Deduplication Constraints
There are some constraints on deduplication when using other IDOL parameters.
Use the Combine Operation
The IDOL Content component cannot use the same ReferenceType
field for deduplication as it uses for the Combine
action parameter. The Combine
operation occurs at query time and clashes with deduplication. If you intend to deduplicate when indexing and use the Combine
action parameter, you must set up separate ReferenceType
fields for these processes.
Use Deduplication with DIH Reference-Based Indexing
You can enable the DIH for reference-based indexing. Refer to the DIH Administration Guide.
If you index documents into IDOL with the DIH enabled for reference-based indexing, it might prevent deduplication of documents with different references. In this case, use only one of the following deduplication options:
-
KillDuplicates=REFERENCE
-
KillDuplicates=NONE
Use Deduplication with DIH Field-Based Indexing
You can use field-based indexing in the DIH to ensure correct deduplication in a distributed system. For more information on configuring the DIH for field-based indexing, refer to the DIH Administration Guide.
If you set KeepExisting
to False
, or use KillDuplicatesDB
options, it might prevent correct deduplication. To deduplicate correctly, you can distribute data by the DeDupeHash
field (MD5 hash) of the documents. In this way, DIH sends all duplicates to the same child server. Setting KillDuplicates
to DeDupeHash
during the indexing action then ensures accurate deduplication.

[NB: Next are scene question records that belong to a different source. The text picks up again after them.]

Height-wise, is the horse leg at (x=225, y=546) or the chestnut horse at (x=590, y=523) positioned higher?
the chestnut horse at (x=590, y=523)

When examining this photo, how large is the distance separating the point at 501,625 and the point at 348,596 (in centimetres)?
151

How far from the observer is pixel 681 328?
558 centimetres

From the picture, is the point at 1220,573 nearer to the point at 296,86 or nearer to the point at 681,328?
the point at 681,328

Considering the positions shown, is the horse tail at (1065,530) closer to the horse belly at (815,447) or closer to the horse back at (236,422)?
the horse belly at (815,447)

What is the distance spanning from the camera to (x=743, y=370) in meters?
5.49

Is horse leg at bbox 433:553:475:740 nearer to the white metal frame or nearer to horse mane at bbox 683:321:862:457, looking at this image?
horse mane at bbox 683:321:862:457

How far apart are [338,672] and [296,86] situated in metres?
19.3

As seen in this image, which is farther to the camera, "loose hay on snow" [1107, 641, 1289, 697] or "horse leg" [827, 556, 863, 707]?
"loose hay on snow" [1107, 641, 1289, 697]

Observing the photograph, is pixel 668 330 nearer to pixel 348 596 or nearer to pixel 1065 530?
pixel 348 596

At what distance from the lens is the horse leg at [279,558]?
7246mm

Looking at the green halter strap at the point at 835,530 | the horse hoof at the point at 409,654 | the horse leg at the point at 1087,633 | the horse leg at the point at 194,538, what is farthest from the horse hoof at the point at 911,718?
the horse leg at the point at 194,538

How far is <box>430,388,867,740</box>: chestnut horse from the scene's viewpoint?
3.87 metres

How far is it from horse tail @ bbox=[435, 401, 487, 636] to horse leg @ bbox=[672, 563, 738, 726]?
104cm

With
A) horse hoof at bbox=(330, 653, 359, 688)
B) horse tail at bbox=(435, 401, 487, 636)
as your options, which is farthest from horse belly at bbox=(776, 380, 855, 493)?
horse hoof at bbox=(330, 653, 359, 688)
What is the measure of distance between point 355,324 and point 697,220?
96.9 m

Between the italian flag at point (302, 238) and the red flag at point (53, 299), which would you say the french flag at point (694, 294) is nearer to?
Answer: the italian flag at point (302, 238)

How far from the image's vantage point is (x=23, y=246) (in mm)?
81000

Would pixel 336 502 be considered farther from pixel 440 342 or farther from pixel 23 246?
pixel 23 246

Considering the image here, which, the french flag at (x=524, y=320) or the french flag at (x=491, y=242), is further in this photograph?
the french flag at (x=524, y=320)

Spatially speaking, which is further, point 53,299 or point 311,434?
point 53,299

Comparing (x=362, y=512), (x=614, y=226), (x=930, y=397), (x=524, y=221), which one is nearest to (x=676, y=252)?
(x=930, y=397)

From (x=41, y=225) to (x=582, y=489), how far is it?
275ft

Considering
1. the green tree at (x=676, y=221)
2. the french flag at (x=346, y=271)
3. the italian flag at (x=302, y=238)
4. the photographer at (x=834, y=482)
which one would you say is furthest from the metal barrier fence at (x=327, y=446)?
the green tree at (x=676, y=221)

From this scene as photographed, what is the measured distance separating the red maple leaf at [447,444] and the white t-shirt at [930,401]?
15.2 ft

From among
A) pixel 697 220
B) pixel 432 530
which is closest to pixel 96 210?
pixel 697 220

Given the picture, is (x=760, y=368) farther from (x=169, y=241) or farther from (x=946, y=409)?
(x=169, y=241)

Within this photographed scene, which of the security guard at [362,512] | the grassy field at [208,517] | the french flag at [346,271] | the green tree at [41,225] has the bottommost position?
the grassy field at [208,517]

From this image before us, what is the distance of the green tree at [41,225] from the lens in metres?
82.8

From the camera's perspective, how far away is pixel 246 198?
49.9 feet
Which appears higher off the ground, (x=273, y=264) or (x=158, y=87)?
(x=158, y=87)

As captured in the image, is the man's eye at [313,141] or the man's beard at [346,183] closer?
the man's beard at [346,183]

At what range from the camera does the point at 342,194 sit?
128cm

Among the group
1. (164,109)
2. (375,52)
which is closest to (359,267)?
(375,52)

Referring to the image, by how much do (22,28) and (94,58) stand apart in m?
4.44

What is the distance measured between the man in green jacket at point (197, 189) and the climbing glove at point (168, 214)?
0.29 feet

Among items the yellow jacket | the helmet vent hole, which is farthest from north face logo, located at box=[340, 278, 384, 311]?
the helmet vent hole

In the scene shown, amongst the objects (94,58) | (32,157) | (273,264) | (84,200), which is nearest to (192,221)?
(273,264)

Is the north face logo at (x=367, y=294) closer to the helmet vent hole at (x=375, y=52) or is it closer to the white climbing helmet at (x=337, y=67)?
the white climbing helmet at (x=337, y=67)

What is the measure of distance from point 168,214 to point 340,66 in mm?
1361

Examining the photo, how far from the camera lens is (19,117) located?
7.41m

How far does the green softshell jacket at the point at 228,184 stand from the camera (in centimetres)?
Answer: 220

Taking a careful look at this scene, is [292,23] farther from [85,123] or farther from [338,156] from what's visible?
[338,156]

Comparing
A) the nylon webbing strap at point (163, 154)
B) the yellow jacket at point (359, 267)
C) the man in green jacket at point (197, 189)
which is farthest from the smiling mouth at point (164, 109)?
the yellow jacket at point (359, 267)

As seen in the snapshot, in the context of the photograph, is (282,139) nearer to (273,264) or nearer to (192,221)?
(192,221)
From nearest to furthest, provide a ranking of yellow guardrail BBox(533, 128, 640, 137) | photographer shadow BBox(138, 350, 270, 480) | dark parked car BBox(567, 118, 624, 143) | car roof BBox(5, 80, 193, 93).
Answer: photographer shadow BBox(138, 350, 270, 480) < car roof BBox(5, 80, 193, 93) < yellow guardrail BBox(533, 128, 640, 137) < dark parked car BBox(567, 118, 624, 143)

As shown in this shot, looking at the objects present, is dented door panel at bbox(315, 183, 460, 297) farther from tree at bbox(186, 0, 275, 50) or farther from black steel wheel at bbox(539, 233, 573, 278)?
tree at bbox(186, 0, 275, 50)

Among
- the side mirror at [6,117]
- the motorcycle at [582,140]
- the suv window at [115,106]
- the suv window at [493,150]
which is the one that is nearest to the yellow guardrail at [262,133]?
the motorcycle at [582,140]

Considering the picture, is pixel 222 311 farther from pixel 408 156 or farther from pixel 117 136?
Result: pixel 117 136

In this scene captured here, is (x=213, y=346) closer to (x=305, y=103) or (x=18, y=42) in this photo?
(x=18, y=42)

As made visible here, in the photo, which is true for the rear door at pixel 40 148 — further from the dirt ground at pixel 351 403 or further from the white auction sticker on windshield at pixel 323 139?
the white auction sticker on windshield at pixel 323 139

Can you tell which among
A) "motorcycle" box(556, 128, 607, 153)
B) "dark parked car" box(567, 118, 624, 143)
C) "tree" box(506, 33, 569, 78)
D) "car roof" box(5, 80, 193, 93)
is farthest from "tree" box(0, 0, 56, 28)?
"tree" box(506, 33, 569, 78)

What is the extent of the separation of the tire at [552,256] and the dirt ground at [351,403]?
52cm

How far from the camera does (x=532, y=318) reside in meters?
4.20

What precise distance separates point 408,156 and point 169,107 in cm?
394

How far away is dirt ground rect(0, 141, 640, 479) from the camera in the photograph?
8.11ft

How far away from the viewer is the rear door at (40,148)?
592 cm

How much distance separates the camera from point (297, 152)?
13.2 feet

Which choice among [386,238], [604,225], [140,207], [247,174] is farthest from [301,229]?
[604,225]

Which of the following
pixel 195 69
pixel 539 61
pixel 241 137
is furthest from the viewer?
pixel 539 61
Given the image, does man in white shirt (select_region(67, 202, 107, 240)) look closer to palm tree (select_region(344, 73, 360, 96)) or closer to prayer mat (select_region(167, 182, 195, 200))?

To use a field for deduplication, you must configure it as a ReferenceType
field. You do not need to configure it as ReferenceType
in the DIH configuration file.
Deduplication of content occurs for all reference fields specified in a single PropertyFieldCSVs
list in the IDOL Content component configuration file. To use only the DeDupeHash
field to deduplicate, and not also the DREREFERENCE
, you must set these reference fields in separate field processing sections in the IDOL Content component configuration file.